Au global, le marché des produits désinfectants pour la peau, les plaies et les mains a pesé quelque 128 millions d'euros sur un an pour 33,4 millions d'unités vendues (source IQVIA Pharmastat) . Stable, il se compose à 43 % de produits prescrits (51 % en volume), 57 % des ventes en valeur (49 % en volume) étant réalisées hors prescription. « Le seul segment des solutions pour application locale représente 91 millions d'euros sur un an », indique Vincent Driano. Les présentations en spray sont très appréciées dans cette catégorie.

Classiques mais techniques

Après avoir été désinfectées, les plaies ont souvent besoin d'être protégées. C'est le rôle des pansements prédécoupés qui ont compté 3,3 millions de boîtes vendues pour 15,8 millions d'euros (source IQVIA Pharmastat). En progression de 4,2 % en valeur et 2,1 % en volume, ce segment abrite des gammes de pansements classiques bien connues signées Urgo Healthcare, Eucerin, 3M Santé, Évolupharm, Brothier, Lohmann & Rauscher (...), mais aussi Paul Hartmann, qui souligne le dynamisme de ce segment de marché : « L'évolution des attitudes de santé (automédication, déserts médicaux) conduit une partie croissante des patients souffrant de petites plaies à s'adresser à l'officine », explique Margaux Besch, chef de marché chez Paul Hartmann.

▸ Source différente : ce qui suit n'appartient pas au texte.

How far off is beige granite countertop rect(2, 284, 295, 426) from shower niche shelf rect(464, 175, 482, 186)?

De nombreux petits actes de soin qui relevaient autrefois d'un professionnel de santé peuvent désormais être effectués par le patient car l'offre en pansements classiques a gagné en technicité. « On voit émerger des dispositifs à base de silicone ou d'hydrogel pour accélérer la cicatrisation, des strips pour refermer les plaies, des pansements stériles. Ces produits d'expertise ont été retravaillés pour être proposés au grand public dans des formats économiques et des prix adaptés. » Outre la protection des petites plaies (Dermaplast), la gamme libre accès de Paul Hartmann se destine, notamment, au traitement des ampoules, brûlures, coupures (Omnistrip) et à la protection des plaies à risque d'infection (Cosmopor).

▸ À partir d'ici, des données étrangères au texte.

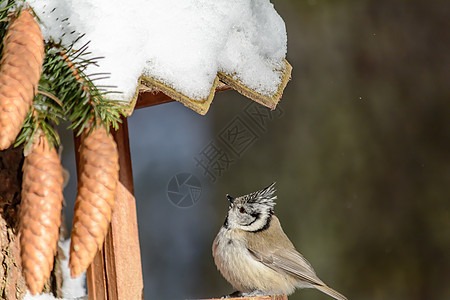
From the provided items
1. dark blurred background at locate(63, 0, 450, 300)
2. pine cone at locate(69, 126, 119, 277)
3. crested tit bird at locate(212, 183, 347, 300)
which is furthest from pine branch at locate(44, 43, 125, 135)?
dark blurred background at locate(63, 0, 450, 300)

Axée sur les premiers soins, la gamme Nexcare (3M Santé) vise également à répondre aux petites blessures du quotidien grâce à des supports aux propriétés multiples, résistants, flexibles, protecteurs anti UV, respirants, à l'œuvre dans ses pansements (Flexible Foam, Ultra Stretch, Waterproof, Strong Hold, Blood Stop, Skin Crack Care…). Son dernier lancement, Nexcare Duo est équipé d'une bande adhésive en silicone pour un retrait en douceur et non irritant.